Some interest is obviously gossipy trivialities or celebrity worship, but some of it isn’t.  Some of it is genuinely reasonable – after all, fair or no, being first lady means taking on a public domestic role – people cared that Eleanor Roosevelt stopped serving coffee in the White House during rationing and that they ate what everyone else ate, people cared that the Clintons seemed to be mostly good parents, if not always good people.  And they don’t care just for bad reasons – they care because they know that domestic life didn’t disappear just because we stopped talking about it, or implying that it took intelligence, skill and strength to manage. 
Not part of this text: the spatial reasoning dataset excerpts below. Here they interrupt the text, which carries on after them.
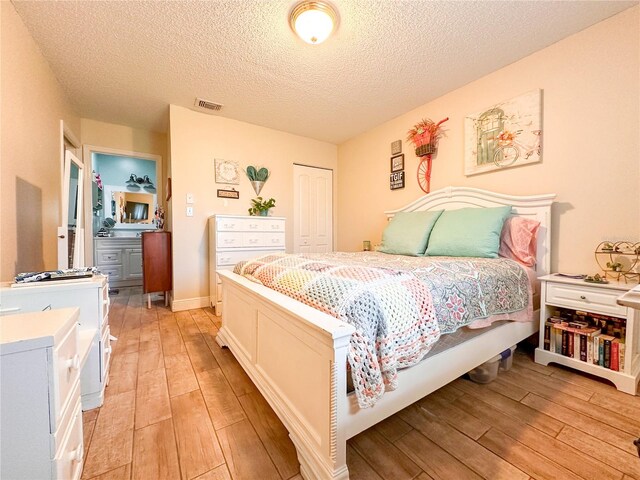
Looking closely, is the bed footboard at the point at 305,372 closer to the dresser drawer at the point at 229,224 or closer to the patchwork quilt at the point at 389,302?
the patchwork quilt at the point at 389,302

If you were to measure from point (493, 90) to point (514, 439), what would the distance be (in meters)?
2.70

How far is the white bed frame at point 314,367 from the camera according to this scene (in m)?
0.87

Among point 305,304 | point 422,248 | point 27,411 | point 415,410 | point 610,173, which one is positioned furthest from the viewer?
point 422,248

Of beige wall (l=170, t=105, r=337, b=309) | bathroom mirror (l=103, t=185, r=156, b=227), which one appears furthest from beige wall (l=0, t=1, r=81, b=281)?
bathroom mirror (l=103, t=185, r=156, b=227)

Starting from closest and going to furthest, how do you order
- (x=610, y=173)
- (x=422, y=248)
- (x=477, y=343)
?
(x=477, y=343) < (x=610, y=173) < (x=422, y=248)

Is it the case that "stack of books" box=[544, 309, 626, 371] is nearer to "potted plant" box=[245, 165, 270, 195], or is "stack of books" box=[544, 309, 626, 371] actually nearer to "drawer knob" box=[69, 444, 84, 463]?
"drawer knob" box=[69, 444, 84, 463]

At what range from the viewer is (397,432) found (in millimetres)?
1185

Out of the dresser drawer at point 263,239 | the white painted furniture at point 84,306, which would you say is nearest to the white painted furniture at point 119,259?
the dresser drawer at point 263,239

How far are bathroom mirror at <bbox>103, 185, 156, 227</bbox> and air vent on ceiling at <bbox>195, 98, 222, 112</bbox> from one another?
288cm

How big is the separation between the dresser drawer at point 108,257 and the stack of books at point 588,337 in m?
5.44

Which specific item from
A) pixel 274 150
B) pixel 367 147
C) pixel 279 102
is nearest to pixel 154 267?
pixel 274 150

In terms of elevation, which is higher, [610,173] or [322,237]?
[610,173]

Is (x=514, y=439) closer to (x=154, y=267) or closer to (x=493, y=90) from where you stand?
(x=493, y=90)

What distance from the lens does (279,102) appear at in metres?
2.95
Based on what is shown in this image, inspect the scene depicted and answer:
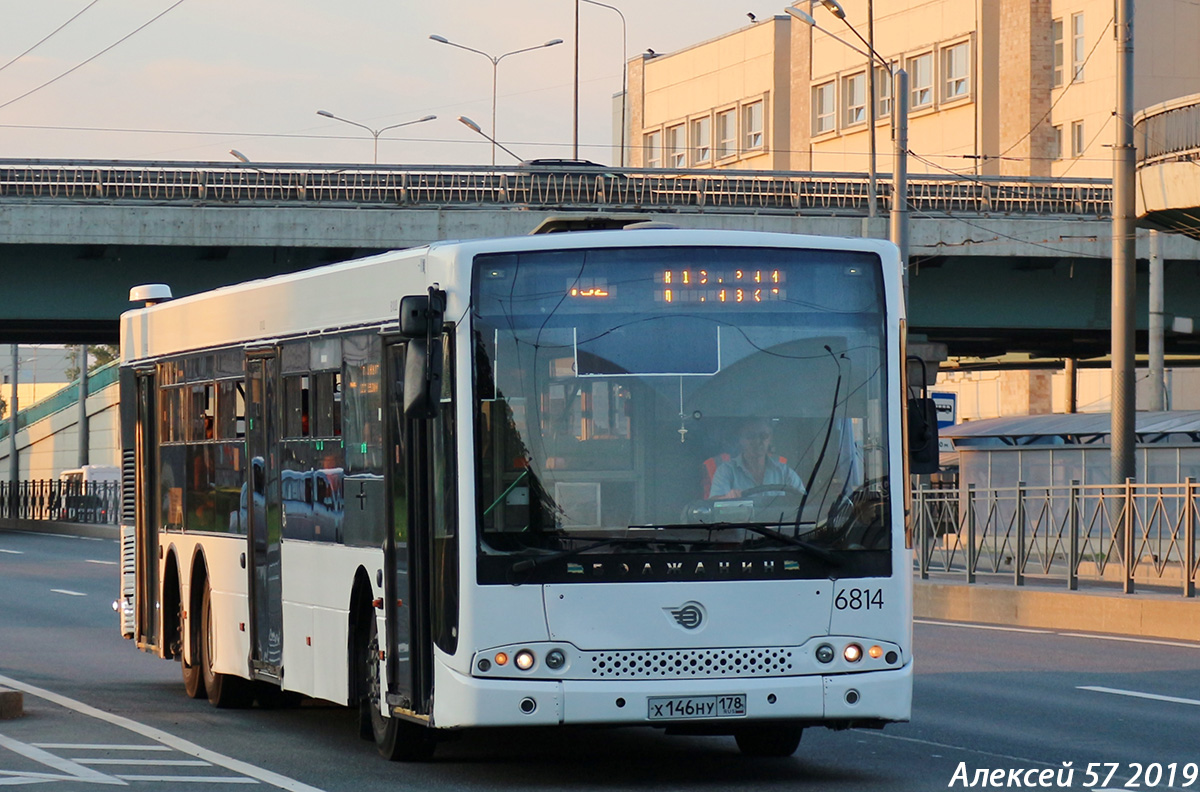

The truth is that someone does have to parent Sasha and Malia Obama, and it won’t be their Dad, for the most part – he’s got a big job.  The truth is that someone has to be the face of domestic life in America – because that life is real, and it is increasingly flooding into our reality.  As fewer people can afford even fast food and bad daycare, as more people are unemployed, as more and more people need to tend their own needs and expand their self-sufficiency, domestic life is reminding us that despite our lack of respect or even interest, it is a primary human activity, one we cannot negate simply by declining to value it or the people who do the work.

Those Russian women being interviewed have educations too.  They have jobs or even careers too.  They also have gardens and kitchens and children – and the very fact that they aren’t interested in Obama’s legal career or her speeches on self-esteem suggests something – in a society where domestic life literally saved lives – where the gardens kept people fed during the SU’s collapse, domestic life is more interesting than jobs. Jobs go away sometimes. Education is great, but you can think about poetry while you cook or dig. 

It is us who haven’t come to terms with reality – tomatoes can change the world.  It does matter how you parent children, and doing so is not trivial work.  Pretending that domestic labor doesn’t exist doesn’t make you happy or your life easier.  And that maybe, just maybe, there are better choices for both women and men than damned if you do, damned if you don’t.